The primary feasibility endpoints were met with a significant mean reduction in RV/LV diameter ratio. The RV/LV ratio decreased from 1.52 ± 0.26 preprocedure to 0.97 ± 0.06 (P = .0009), corresponding to a 36.7 % reduction at 48 hours after intervention.

The Modified Miller Index (MMI) demonstrated a decrease from 25.4 ± 5.3 preprocedure to 16 ± 4.0 at 48 hours postprocedure (P = .0005), corresponding to a 37.1% reduction, after a mean dose of 13.6 mg of recombinant tissue plasminogen activator (r-tPA) over 8 hours.

Both the reduction in RV/LV ratio and the reduction in clot burden as measured by the MMI score compare very favorably with what has been published in ultrasound-assisted CDT and mechanical thrombectomy device trials. This study will be followed by a much larger pivotal trial in patients with acute PE.

In the company's press release, the study's coprincipal investigator Akhilesh Sista, MD, commented, "The results from the [FIH] study for the Bashir endovascular catheter are exciting—the PE patients treated were real-world patients [who] had high thrombus burden and major right ventricular dilation. The amount of thrombus removed with less than 14 mg of r-tPA was impressive. I look forward to seeing what this device can do in a larger study and a randomized cohort." Dr. Sista is Chief of Vascular and Interventional Radiology at NYU-Langone School of Medicine in New York, New York.

Kenneth Rosenfield, MD, the Thrombolex FIH study's coprincipal investigator, added, “The innovative design of the Bashir endovascular catheter enables it to engage and fissure the thrombus, as well as deliver fibrinolytic throughout the entire cross-sectional volume of the clot. In theory, this potentially allows for more prompt restoration of flow to the lungs and relief of right ventricular overload.

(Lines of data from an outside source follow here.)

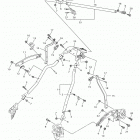 SRVIPER L TX DX SR10LDHB Кронштейн крепления (паук рулевой)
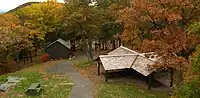 Picnic Grove on Mt Sugarloaf, South Deerfield MA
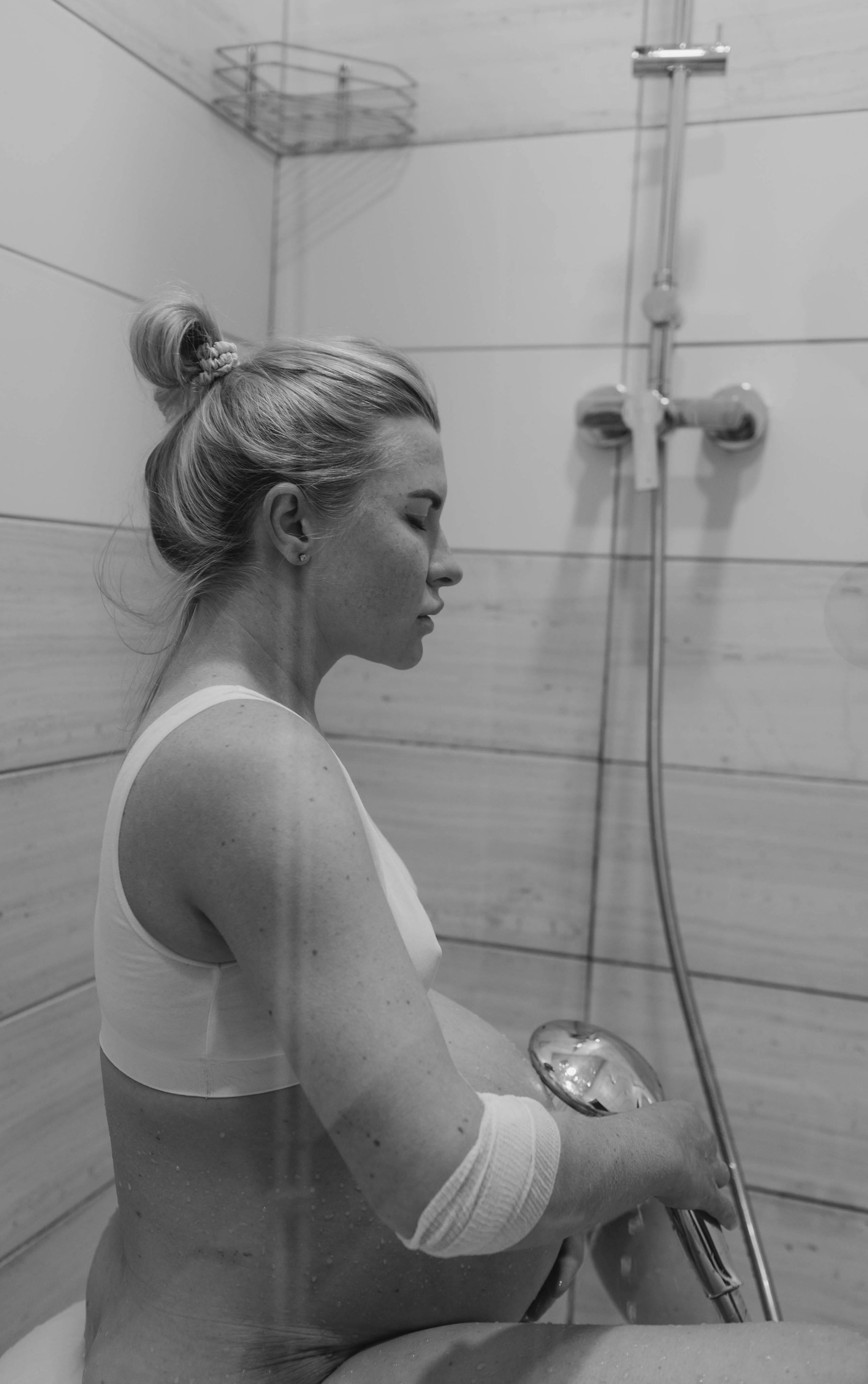 Съемка родов. Рождение Виктории. Клинический госпиталь MD GROUP Лахта. Фотограф на роды в Санкт-Петербурге Екатерина Сысоева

The results of this early feasibility study appear to corroborate this mechanism of action. We look forward to further evidence of this effect in a larger cohort.” Dr. Rosenfield is Cofounder of the PERT (pulmonary embolism response team) Consortium and interventional cardiologist and Section Head for Vascular Medicine and Intervention at Massachusetts General Hospital in Boston, Massachusetts.